Tudo velho de novo
Justo quando se pretendia – ao longo dessas duas primeiras décadas do século – que direita e esquerda fossem etiquetas ultrapassadas, ressurge a famigerada extrema-direita. E o fenômeno é global. É bem verdade que essa nova geração de aloprados nada sabe, p. ex., de supremacistas, de nazistas, de passados integralistas etc. Tampouco sabe sob que critérios todos foram para essas legendas tangidos.
É justamente pelo desconhecimento da história que se tende a repeti-la. Pelo avesso. Contudo, não nos enganemos: é nessa ignorância que reside o perigo.
Conforme hoje nos fartamos de ver, fatos e comportamentos sinistros logo tendem a retornar. Ainda que farsescamente.
Resquícios graves, como o extermínio sistemático de pessoas, se perpetuaram nas democracias atuais, porém, como estão exclusivisados à pobreza das periferias, assustam menos os ditos cidadãos “de bem”.
Houve um tempo entre nós em que a política da morte passou a incomodar – e apavorar – às elites e classes médias urbanas.

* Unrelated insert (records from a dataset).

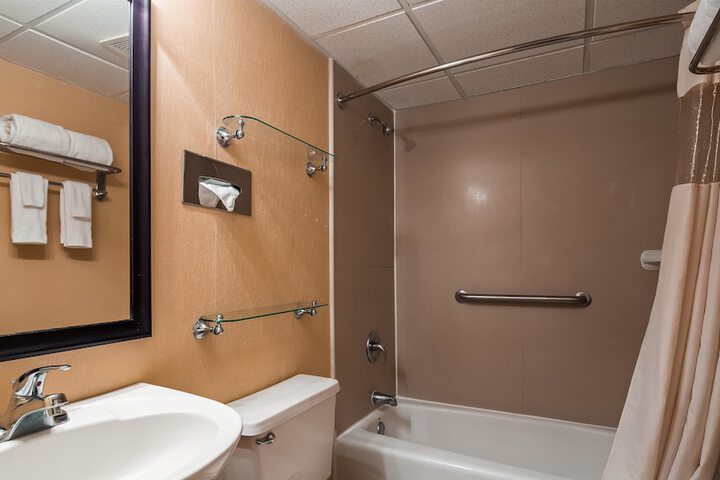 Room 5 of 15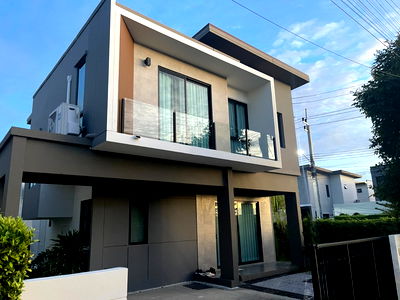 บ้านเดี่ยว นนทบุรี : ขายบ้านเดี่ยว 2 ชั้น แปลงมุม 50 ตร.วา ทำเลดี ใกล้ห้าง Westgate และรถไฟฟ้าสีม่วง
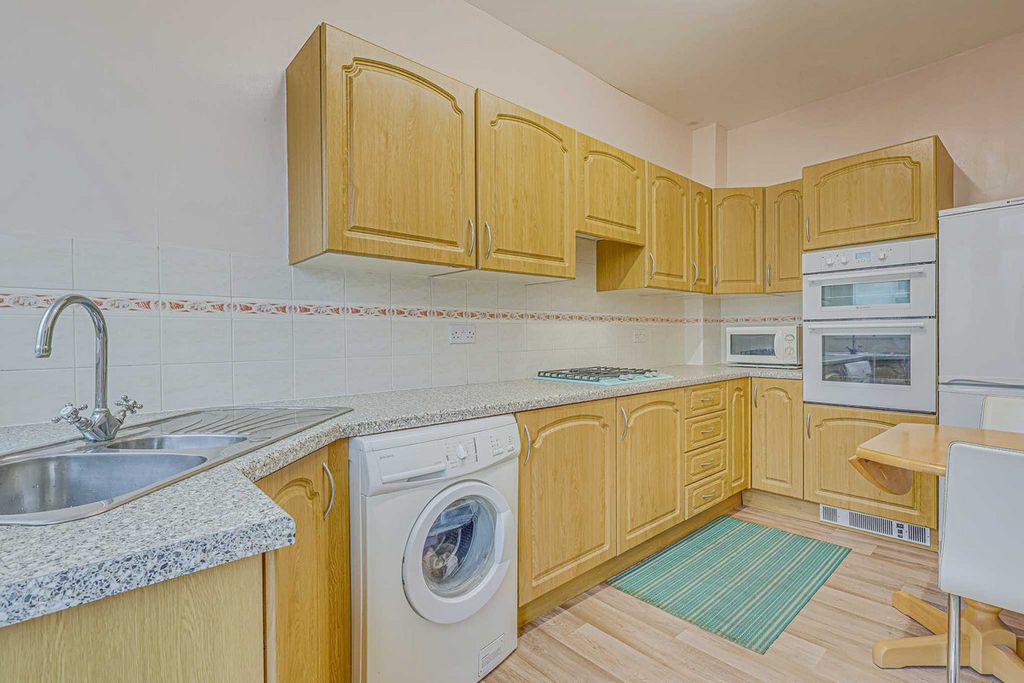 Property photo 2 of 27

Foi quando o futuro do futuro arquiteto, do futuro engenheiro, do futuro doutor se viu ameaçado: caçado, preso, torturado e morto.
O episódio do jovem alvejado num restaurante universitário no centro do Rio serviu de estopim na cabeça das “pessoas da sala de jantar” que viviam mais defronte ao mar da cidade. Caía enfim a ficha:
Nas duas horas em que percorre o trajeto entre o centro da antiga capital e o bairro de Botafogo, o cortejo recebe uma chuva de pétalas de rosas e papel picado lançados do alto dos edifícios. A palavra de ordem repetida em uníssono pela multidão alerta: Mataram um estudante. Podia ser seu filho!
“Pedro e os lobos: os anos de chumbo na trajetória de um guerrilheiro urbano”, de João Roberto Laque, nos remete à última experiência que tivemos com a truculência extremista de direita:
A gente, através do partido, tentava viabilizar as mudanças, fazer pressão junto aos deputados, mas a ultradireita sabotava tudo espalhando que os comunistas queriam tomar as pequenas propriedades e a casa do trabalhador.
Por isso, por vezes, se fez necessário reagir à altura:
Às duas e meia da tarde da quarta-feira, 4 de setembro de 69, o grupo de dez combatentes da coligação DI-GB/ALN está a postos no bairro de Botafogo. Cinco minutos depois, surge na rua Marques o Cadillac negro (…)
Ainda que já soasse meio anacrônica a narrativa do anticomunismo à época, a caça a cidadãos comuns, contrários às ideias oficiais, tornou-se implacável, por meio de milícias patrocinadas por pessoas também comuns. Muitas vezes, o próprio vizinho:
Para fazer frente ao pipocar das siglas dispostas a enfrentar o regime a bombas e à bala, a ultradireita se aglutina em organizações paramilitares como o Movimento Anticomunista, a Frente Anticomunista, e o mais ativo de todos, o Comando de Caça aos Comunistas.
O atentado à OAB, que resulta na brutal morte da secretária da Ordem, é sadicamente comemorado pelos extremistas, pelas ruas do bairro:
A ação dos grupos de ultradireita causa uma grande indignação popular. Durante o enterro de Lydia, oito mil pessoas desfilam pelas ruas, (…) no bairro de Botafogo, entoando o Hino Nacional e slogans de protestos. O cheiro de pólvora dos linhas-duras, entretanto, não provocará qualquer reação armada nas esquerdas e o processo de abertura política segue seu curso.
Conforme advertiam os antigos, em termos de democracia, nada está para sempre garantido.